The shelter director said armed Taliban fighters have already searched the offices of the safe house several times. The militants confiscated vehicles and private property. But she said they did not physically harm anyone.
Death Threats
Even before the Taliban stormed their way back into power in Afghanistan, women's shelters faced fierce criticism in the deeply conservative and patriarchal country.
Domestic abuse is routine. Forced marriages are the norm and the female suicide rate in Afghanistan remains among the highest in the world -- despite progress made for women's rights in Afghanistan since the U.S.-led invasion in late 2001.
In the past, religious figures attempted to bring the shelters under government control. Many of them were independently run and funded by a mix of private donors, international organizations, and foreign governments.
The exact number of women's shelters in Afghanistan before the Taliban takeover is unclear. But activists estimate there were at least 30 safe houses in about half of the country's 34 provinces.
Many of the shelters were established after 2001 and worked despite routine death threats and assassination attempts by the Taliban.
Some of the shelters, particularly outside Kabul, operated entirely offline. They did not have digital footprints and used code names.

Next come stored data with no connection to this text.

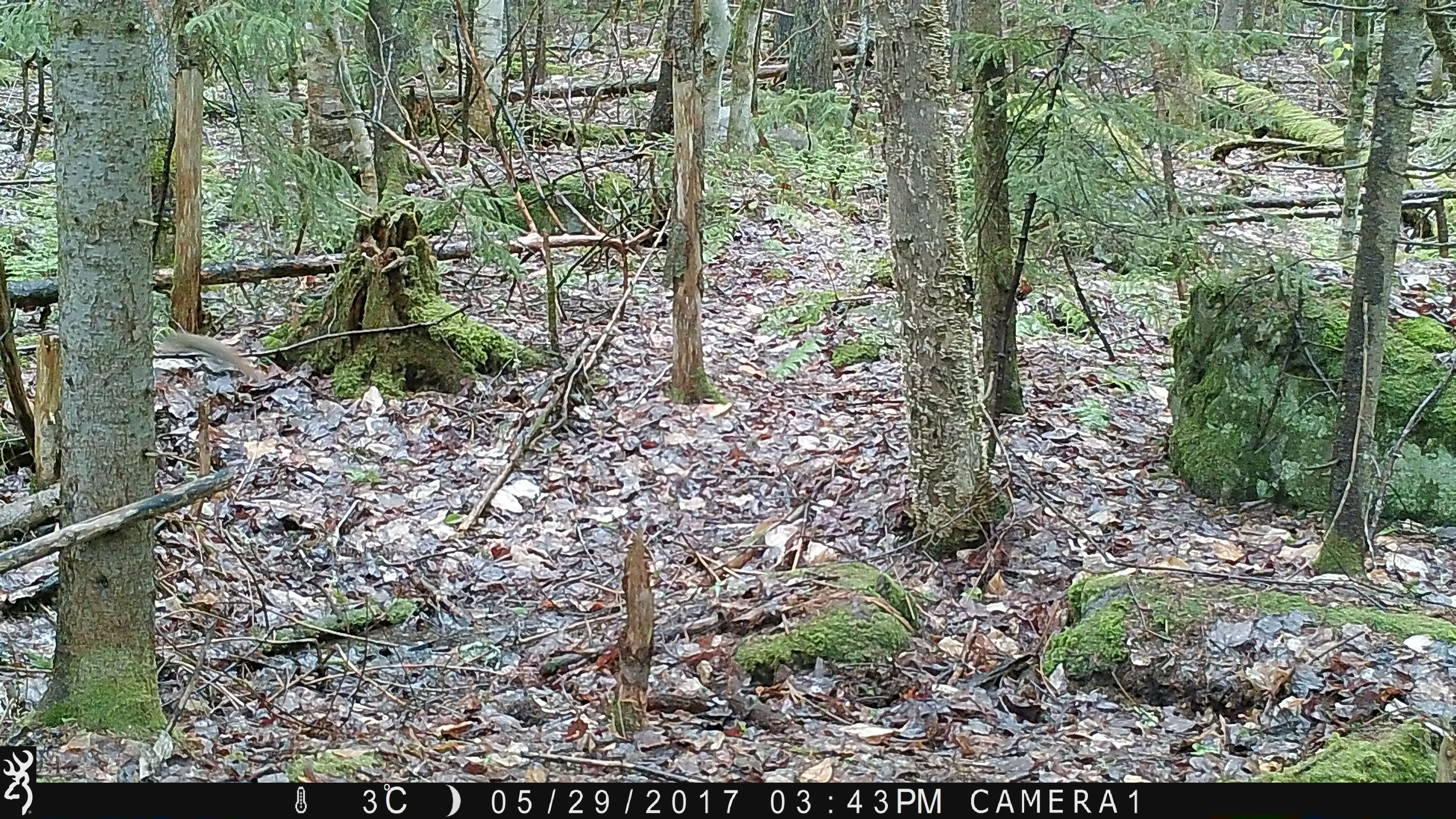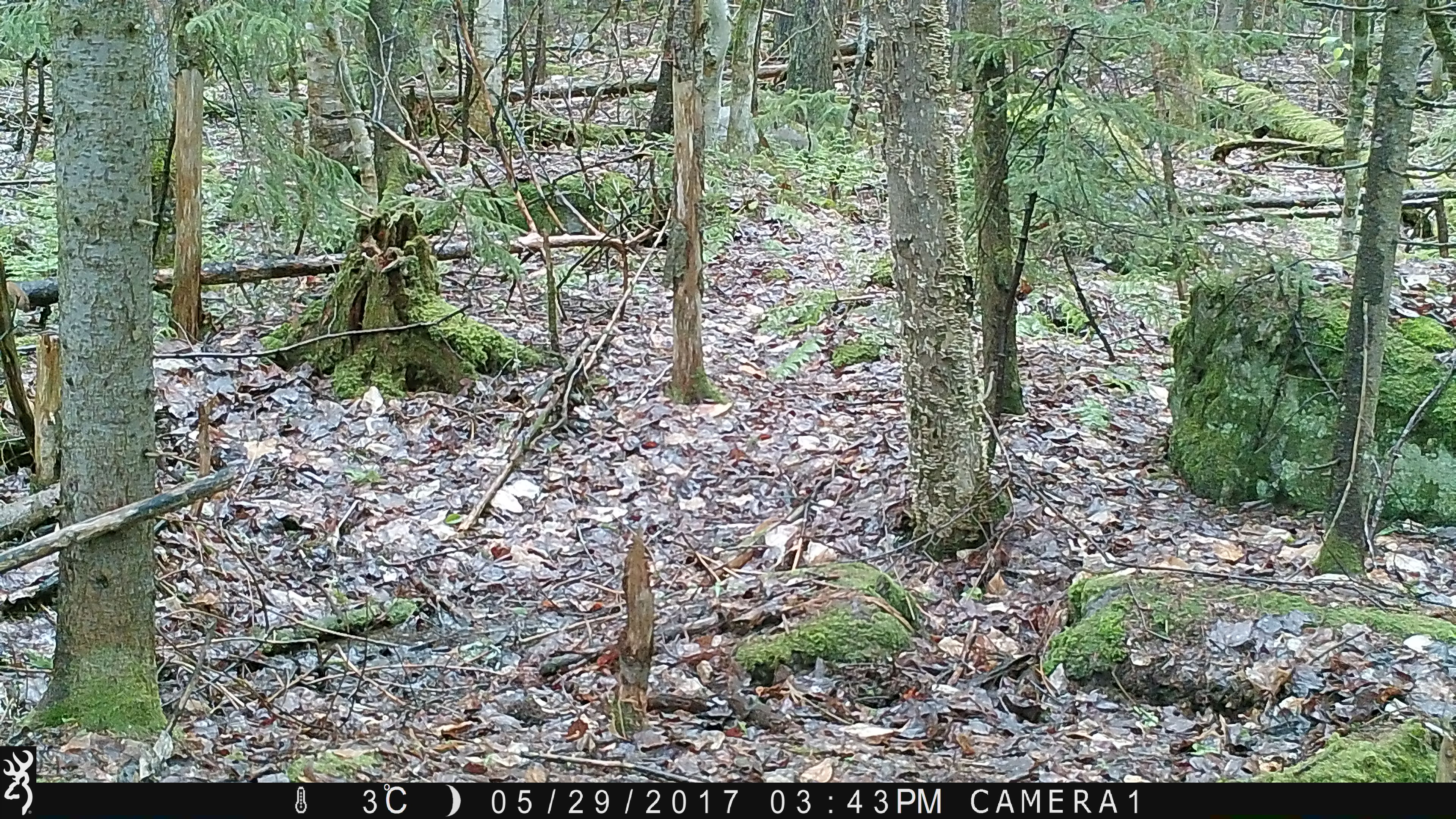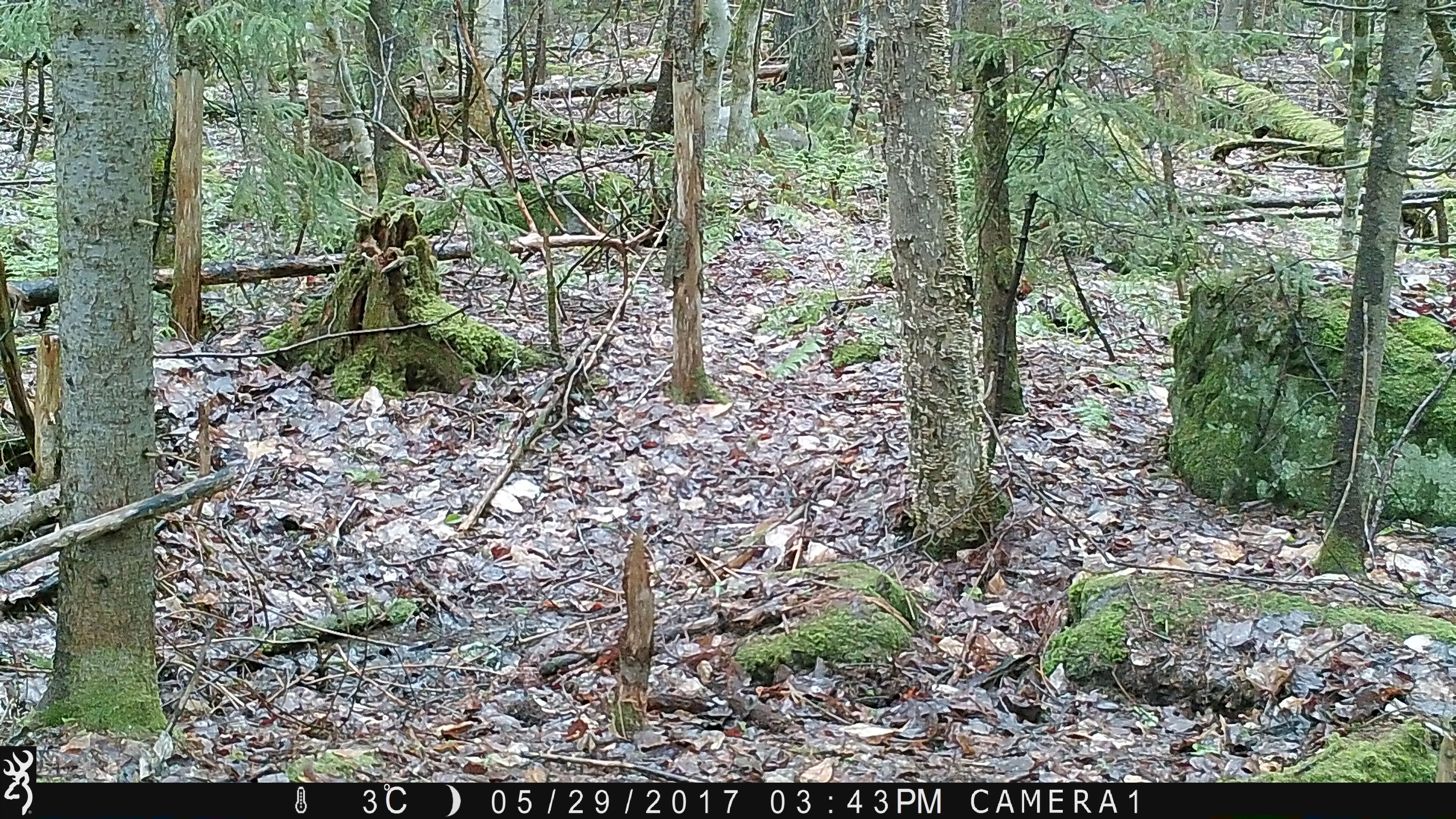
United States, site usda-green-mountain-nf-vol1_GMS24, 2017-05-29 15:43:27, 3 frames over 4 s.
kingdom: Animalia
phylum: Chordata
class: Mammalia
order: Rodentia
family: Sciuridae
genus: Tamiasciurus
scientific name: Tamiasciurus hudsonicus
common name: red squirrel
Red squirrel (Tamiasciurus hudsonicus).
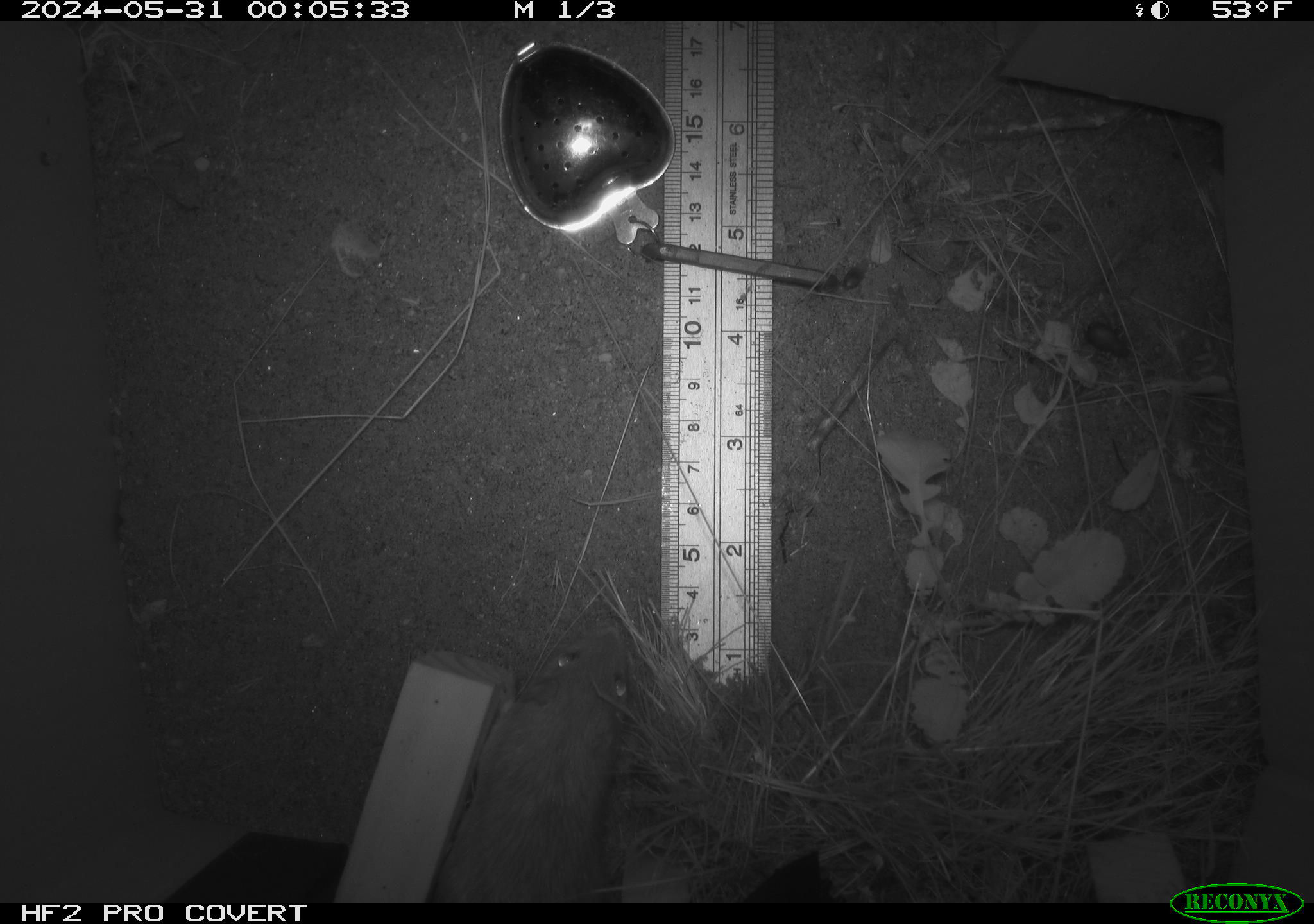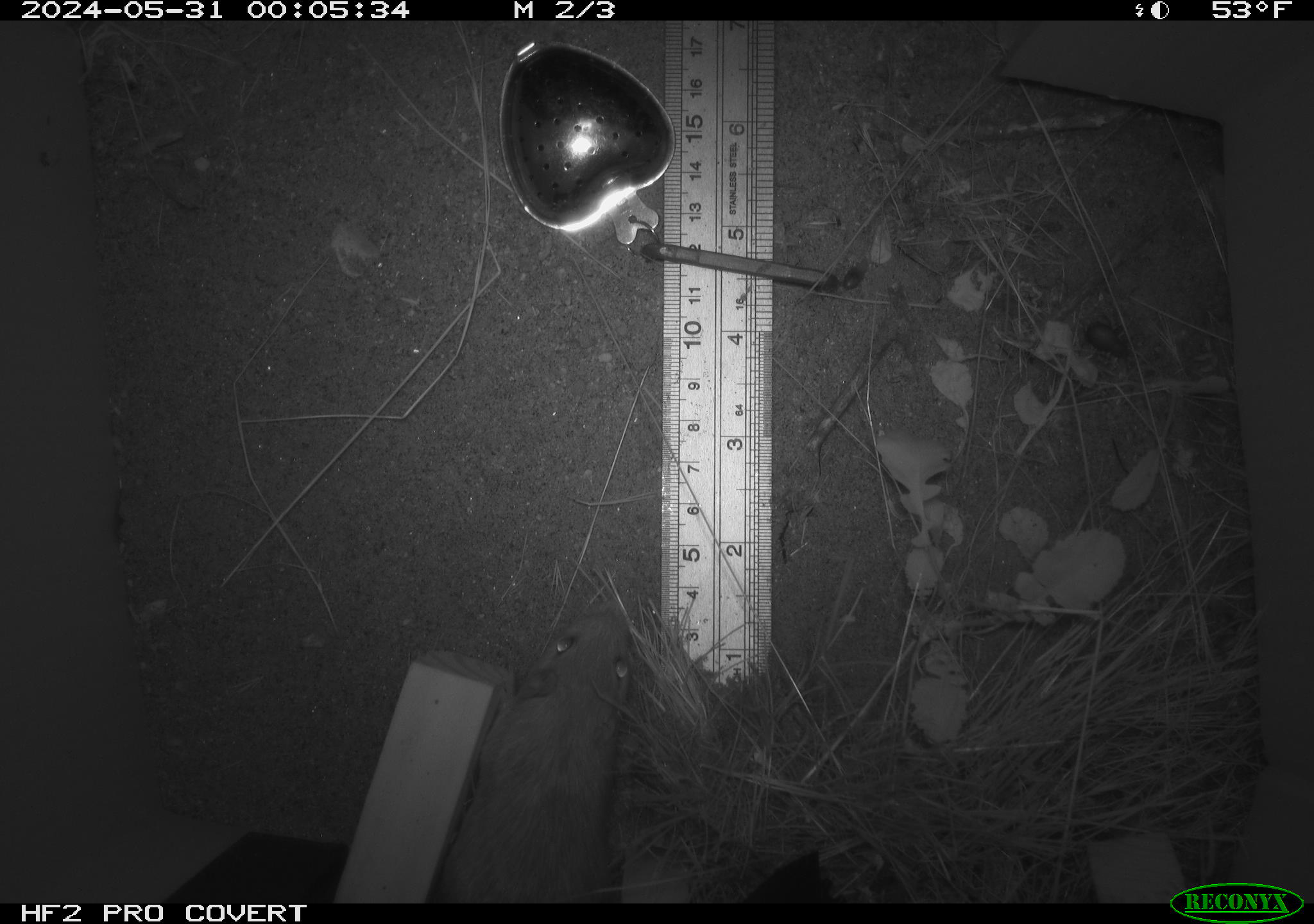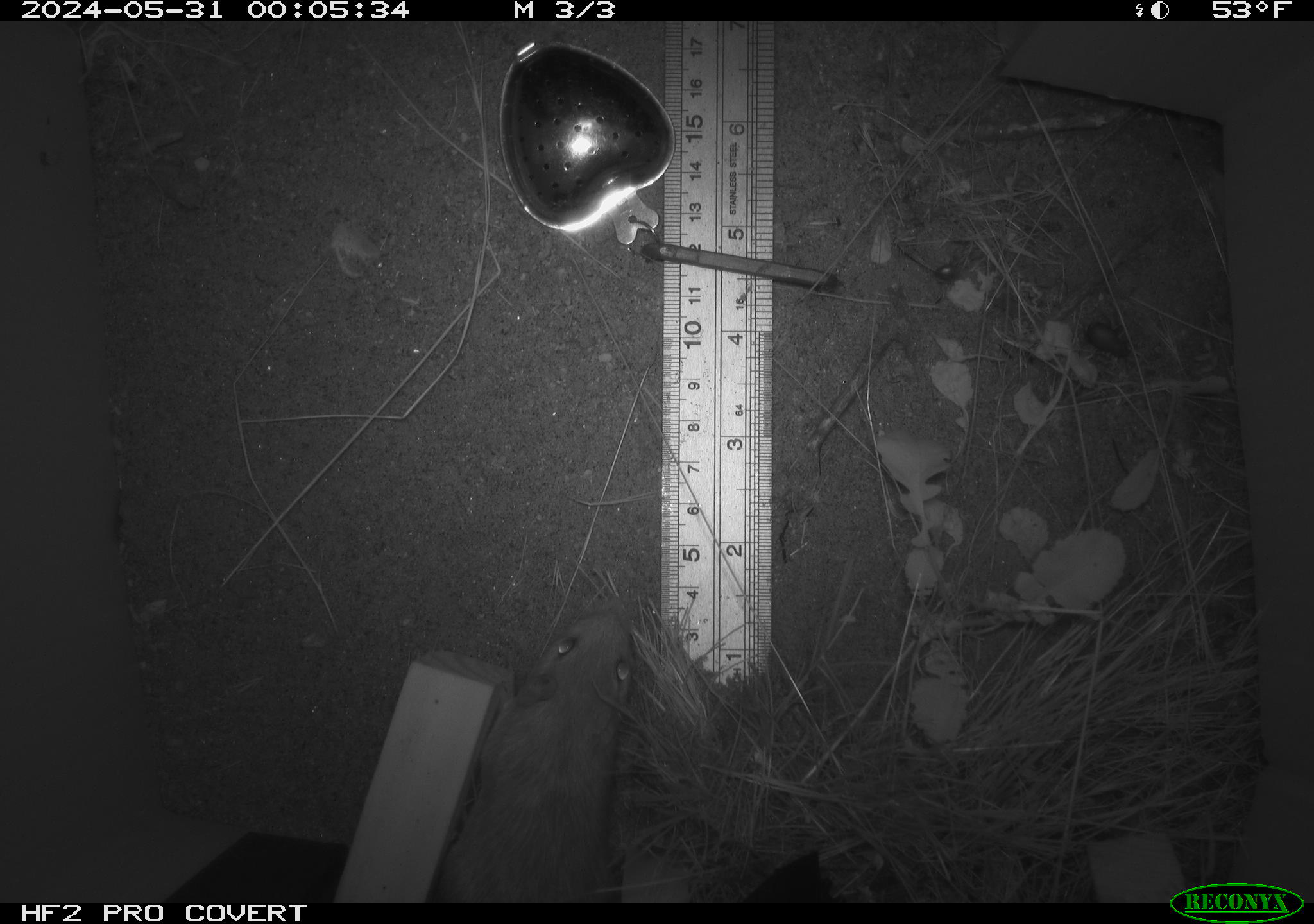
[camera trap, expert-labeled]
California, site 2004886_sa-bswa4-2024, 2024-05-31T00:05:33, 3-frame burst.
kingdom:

"Many safe houses have suspended their operations now, but they might continue their operations later," said an employee of one foreign NGO that operates in Afghanistan.
Next time, "they will want less outside involvement, which could attract the attention of authorities," she told RFE/RL on condition of anonymity because of the sensitivity of the issue.
Rolling Back Rights
Since regaining power, the Taliban has tried to project a more moderate image to convince Afghans and the international community that it has changed.
Under the Taliban's repressive regime in the 1990s, women were forced to cover themselves from head to toe, banned from working outside their homes, and required to be accompanied by a male relative if they went outside. Education was limited to pre-adolescent girls.
At its first press conference since seizing control of Kabul, the Taliban vowed they would protect women's rights within their own fundamentalist interpretation of Islamic Shari'a law.
But the militants have not shown any signs that their views have changed since they ruled Afghanistan two decades ago. Their actions thus far have betrayed their initial pledges.
The Taliban has formed a new, all-male government dominated by hard-line veterans. It does not include any women, even in secondary roles.
The Taliban has said that women are not suited to serve in the new Taliban-led government.
The militants also abolished the Women's Affairs Ministry and reestablished the feared Ministry for the Promotion of Virtue and Prevention of Vice.
In the 1990s, that vice ministry was responsible for enforcing the Taliban's laws on morality -- including its strict dress code and gender segregation in society. The ministry's dreaded police were notorious for publicly beating offenders, including women.
The Taliban has advised women to largely remain indoors for their own safety. The militants have also ordered tens of thousands of former female government workers not to return to their jobs -- even as their male colleagues have returned to work.
On September 19, the interim mayor of Kabul told female employees in the city government to stay home, with work only allowed for those who cannot be replaced by men.
Afghan girls have been banned from returning to secondary school. The Taliban-led government has ordered only boys and male teachers to return to the classroom.
The Taliban has imposed a new dress code and gender segregation at universities and colleges. Activists describe that as a "clear sign of repression."
The militants have also violently dispersed female protesters who were demanding their right to work and receive an education.
The Taliban has repeatedly suggested that its decisions on women are temporary, in an apparent attempt to stave off international criticism, even as they issue hard-line decrees.